Maximiliano lasted another year in the shanty at the rear of the parking lot. She tried to calm him down. She took him to church to encourage him to sing in the choir. Maxi lied through his teeth to the priest. Medea resigned herself. She gave him a cowboy outfit just like the one on Baby Jesus. She papered the bedroom with photographs of Jorge Negrete and Pedro Infante that she found at the flea market. She made vows to the Immaculate Conception so her son would love his mother again. She always knew—you know her—that these external acts weren’t enough, weren’t important. If the boy’s love had been lost, she wasn’t going to get it back with little gifts. Something beat in the heart of Doña Medea, which was the certainty that no matter how independent or distant her son became, he would need his mother to bring out the strength that even the most powerful were missing. Call it whatever you like. Tenderness. Patience. Acceptance of the unexpected. Calibration of the definitive stumbling block.

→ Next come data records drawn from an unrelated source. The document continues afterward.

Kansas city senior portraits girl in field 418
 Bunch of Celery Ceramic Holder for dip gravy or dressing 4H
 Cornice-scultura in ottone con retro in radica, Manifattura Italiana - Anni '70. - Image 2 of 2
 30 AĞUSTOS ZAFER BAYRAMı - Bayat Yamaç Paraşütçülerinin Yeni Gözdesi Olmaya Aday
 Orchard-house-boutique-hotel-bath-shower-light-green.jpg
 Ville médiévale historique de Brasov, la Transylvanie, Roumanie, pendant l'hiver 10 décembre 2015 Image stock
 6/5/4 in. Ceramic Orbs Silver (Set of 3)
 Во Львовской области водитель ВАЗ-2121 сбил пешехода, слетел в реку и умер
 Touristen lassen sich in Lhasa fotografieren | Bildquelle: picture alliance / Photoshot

In Doña Medea’s imagined scenario, Maximiliano was going to be the son who protected his mother. When they asked him about his father, Maxi got into fistfights with his classmates, and he fought hard, no one was braver. The head of the school told Medea about it in a recriminatory way. She felt pride more than anything else, because she knew that her son’s rage had its roots in the nervous strength of his mother. In the reserves of pure resistance in Doña Medea. Maximiliano learned to fight because his mother was protecting him, even if he didn’t know it.
I believe you understand that this certainty never abandoned the mother. And she had great need of her faith when her son left without saying goodbye.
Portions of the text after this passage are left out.